Ladybug, there is info at http://dhamma.org -- this is not the result of a random google search on my part either. Last time I lived in San Francisco, some friends of mine reported that they had gone to a Vipassana retreat. You definitely do not need previous training, and I can assure you they are 100% safe. I had been hoping to go to one myself (a 10-day retreat in Northern California), but it didn't quite work out at the time.

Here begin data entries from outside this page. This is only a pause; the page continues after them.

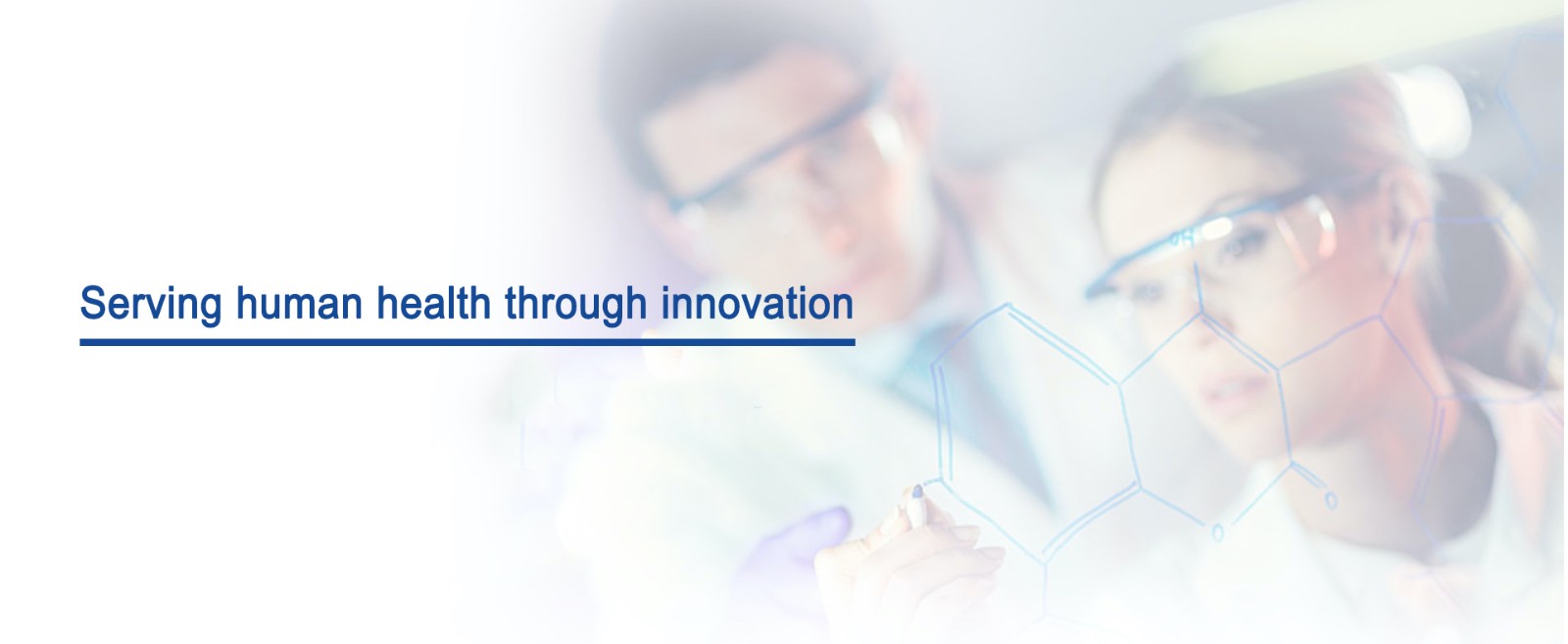 Serving human health through innovation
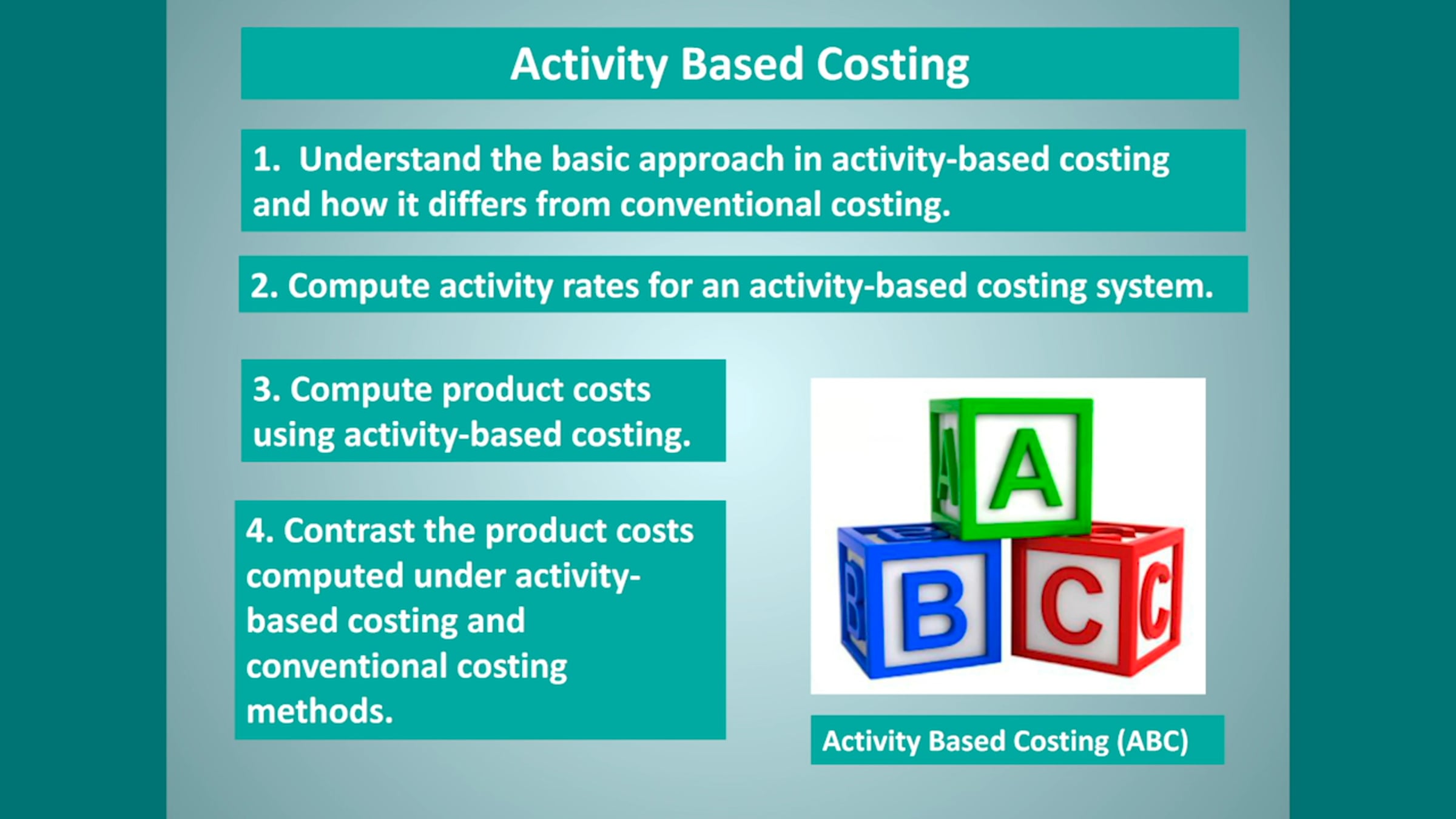 Activity Based Costing

1. Understand the basic approach in activity-based costing and how it differs from conventional costing.

2. Compute activity rates for an activity-based costing system.

3. Compute product costs using activity-based costing.

4. Contrast the product costs computed under activity-based costing and conventional costing methods.

A
A
B
B
C
C

Activity Based Costing (ABC)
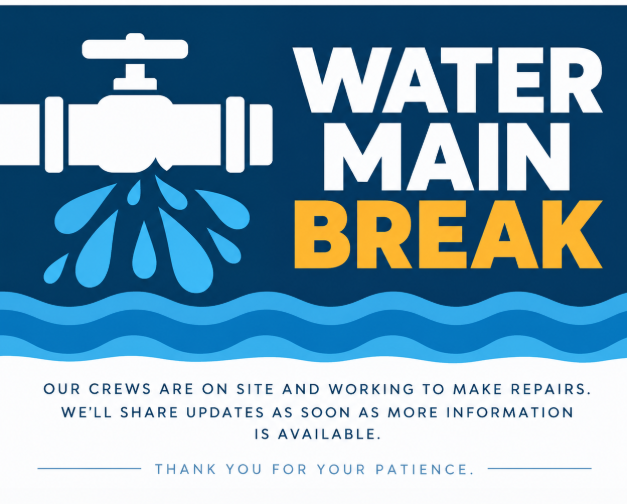 WATER MAIN BREAK

OUR CREWS ARE ON SITE AND WORKING TO MAKE REPAIRS. WE'LL SHARE UPDATES AS SOON AS MORE INFORMATION IS AVAILABLE.

THANK YOU FOR YOUR PATIENCE.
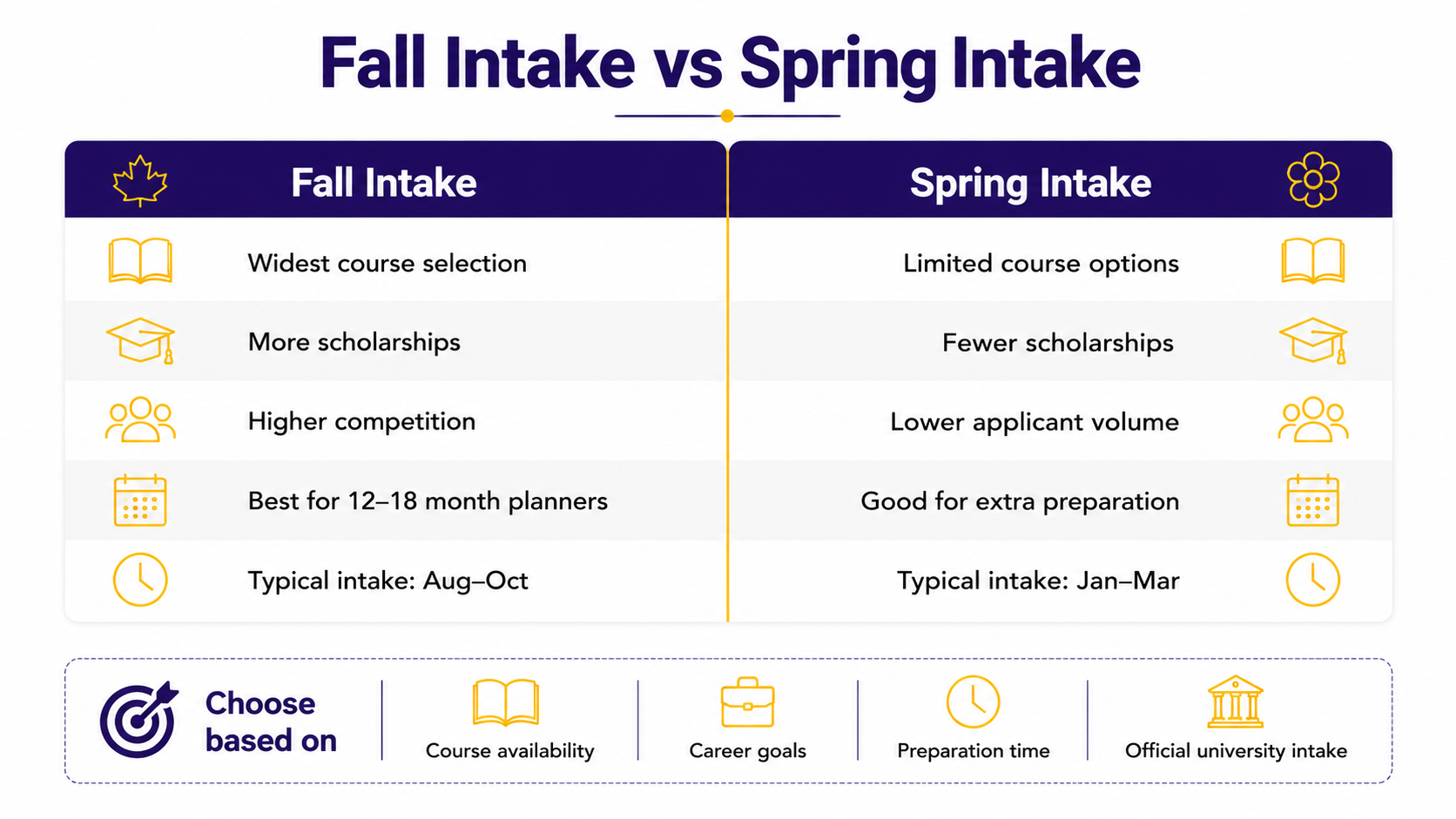 Fall Intake vs Spring Intake

| Fall Intake | Spring Intake |
|---|---|
| Widest course selection | Limited course options |
| More scholarships | Fewer scholarships |
| Higher competition | Lower applicant volume |
| Best for 12–18 month planners | Good for extra preparation |
| Typical intake: Aug–Oct | Typical intake: Jan–Mar |

Choose based on

Course availability

Career goals

Preparation time

Official university intake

I really liked that first article with the Dalai Lama's statements, and I'm going to copy it and send it to my teacher and some of my friends.

David Baxter said:
Yikes! That could be the deal breaker for me

Not for me. It hasn't even hit 4:30am yet in California, and I've already finished my morning coffee. Then again, I went to bed at 8pm last night. I'm not sure how early one can get to bed at those retreats--I know the meditation schedule is intensive, and happens at various times. Do they let you to bed early, Cindy?

Also, "analytic meditation" reminds me of what my Dad always tried to get me to do. In the 60's/70's, when I was growing up and into my 20's, there was a big emphasis on "letting it all hang out" which bordered on the belief that if everybody just expressed whatever was on their minds at all times, all problems would be solved. My Dad used to tell me that there was something to be said for just sitting down for a while and working things out in your head. Looking back, I now think he was right, and I ought to do so more often.

Well, it's been nice talking to you guys! And Merry Christmas.